- Description physique -
Personne ne fait attention aux personnes qui hantent les bas-fonds des grandes villes. La plupart du temps, on ne les regarde pas. Abreuvé par les faits divers, on les imagine comme des créatures étrangères, nocturnes, inquiétantes et dangereuses. Ce sont à peine des gens. Ils nous répugnent à vivre dans la crasse. Ils sont forcément laids, à l’image de leurs quartiers. Ils sont tellement nombreux à vivre ici, alors ils se ressemblent tous, forcément. Ce ne sont plus des individus, c’est une masse, un peuple de l’ombre. On plaint leur sort misérable, mais en réalité on a surtout peur de finir comme eux un jour. Alors on ne les regarde pas. On a tort.
Kohra est une femme qu’on trouverait belle dans n’importe quel autre contexte. Si elle redressait la tête, elle aurait l’air noble, avec sa longue crinière noire et ses yeux plus noirs encore, ses joues légèrement creusées, ses fines lèvres pincées et son air résignée. Si elle se tenait bien droite et cambrée, elle aurait l’air d’une courtisane, avec ses courbes attirantes sans être extravagantes, son ventre plat et ses hanches un peu trop saillantes. Si elle pouvait porter des vêtements neufs, elle aurait la fierté qu’ont les jeunes femmes à qui tout sourit. Mais Kohra est une femme des bas-fonds. Elle baisse la tête plus encore que les passants apeurés. Ses yeux sont ternes, sa démarche est brusque et résignée, et le teint mat de sa peau se confond avec la poussière des ruelles. Néanmoins, elle a ce quelque chose d’exotique, ce physique très légèrement différent des autres alaviriennes, cette couleur de peau, cette forme de visage, la courbe de son nez, ces cheveux crépus, ce regard envoûtant, toutes ces petites subtilités qui nous font nous retourner à son passage.
- Description du caractère -
Kohra vit et a grandi dans les quartiers pauvres d’Al-Chen. Comme tous les enfants qui grandissent dans ce genre de quartier, elle n’a pas eu le temps de s’épanouir dans l’insouciance, il a très vite fallu devenir autonome. Le pragmatisme a remplacé la culture et l’éducation, et l’ennui a remplacé les loisirs. Elle s’est donc adaptée à cette vie au jour le jour, à accepter des boulots légaux et peu reluisants pour pouvoir manger, et d’autres boulots moins légaux et encore moins reluisants pour arrondir les fins de mois.

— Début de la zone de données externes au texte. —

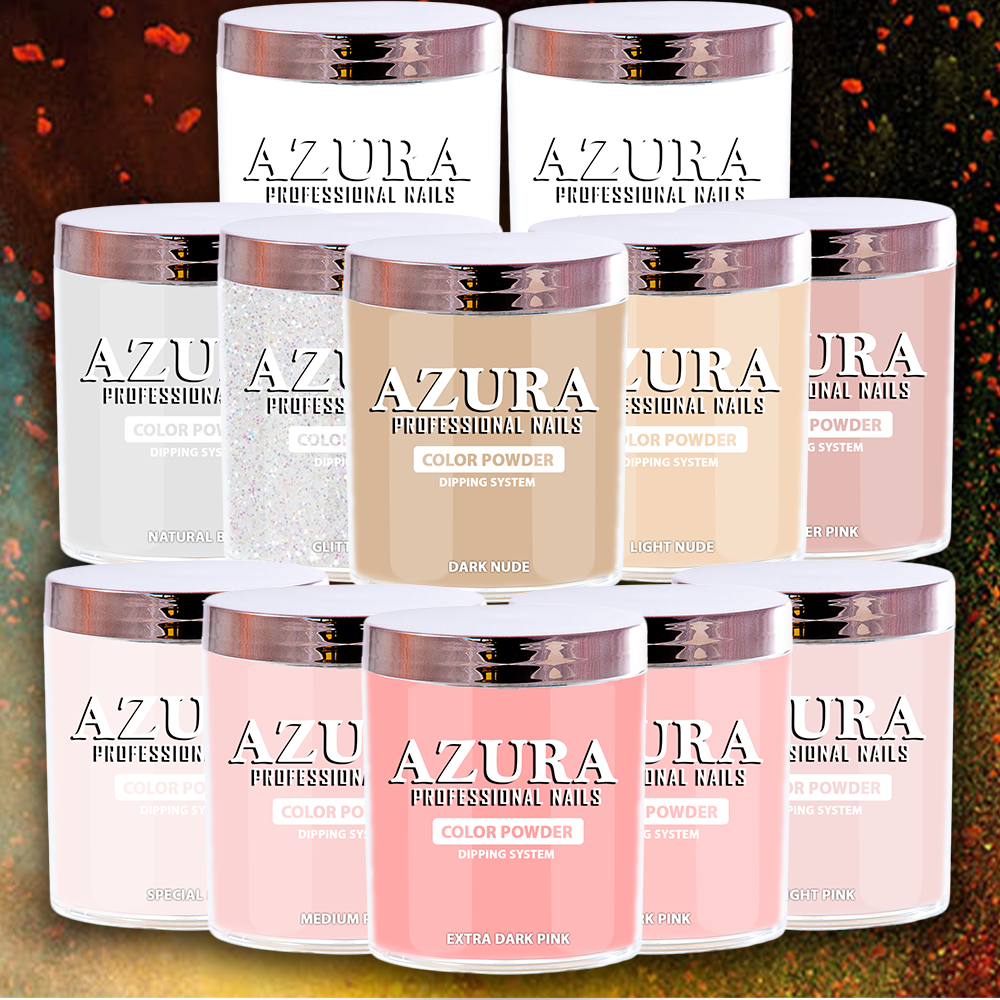 AZURA Ombre Powder 2in1 (Acylic & Dip Powder) - (16oz) - Combo 12 colors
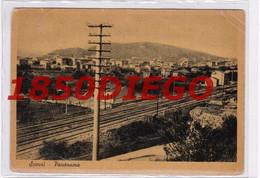 SCAURI -  PANORAMA CON FERROVIA  F/GRANDE  VIAGGIATA 1950 - Latina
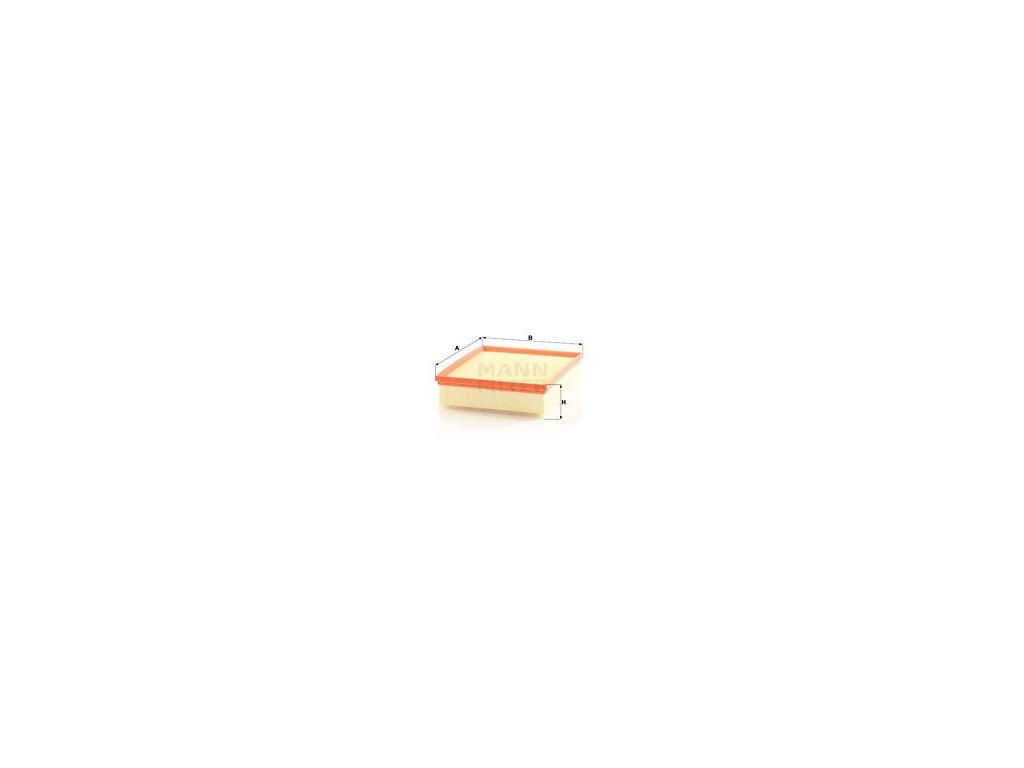 Vzduchový filtr MANN-FILTER C 29 034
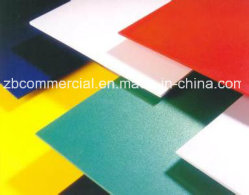 PVC Celuka Foam Sheet/Board Plastic Products 1220*2440, 1560*3050, 2050*3050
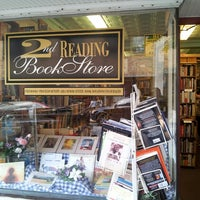 Photo taken at Second Reading Book Store by Mike G. on 7/26/2013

Mais surtout, Kohra vit seule avec sa mère. Elle s’est donc définie entièrement en fonction d’elle. Shayn est une femme vieille pour son âge et fatiguée. Elle a dû fuir son foyer avec son enfant et l’a laissé extrêmement usée. Depuis que Kohra est en âge de se débrouiller, elle ne quitte presque plus la maison, ni même son fauteuil. Kohra est donc devenue tout l’inverse de sa mère. Elle est très entreprenante et impulsive, et surtout elle s’efforce de faire face à n’importe quelle situation. Cependant, elle est très proche de sa mère d’une certaine manière. Elle lui en veut d’être aussi effacée et de la laisser se débrouiller seule. Mais elle sait que c’est une conséquence de sa fuite, qu’elle a entreprit dans l’intérêt de sa fille, dans l’espoir d’une vie meilleure. Elle lui en est reconnaissante et elle lui voue un profond respect, et la voir aussi diminuée l’attriste. Elle met donc toute son énergie à pourvoir à leur besoin, une façon de s’excuser pour la vie qu’elle lui a involontairement volée. Sa mère lui a aussi légué cette nostalgie latente, cette conscience un peu singulière qu’ont tous ces peuples migrants qui n’appartiennent à aucune terre et qui vivent ici par défaut, parce qu’il faut bien vivre quelque part.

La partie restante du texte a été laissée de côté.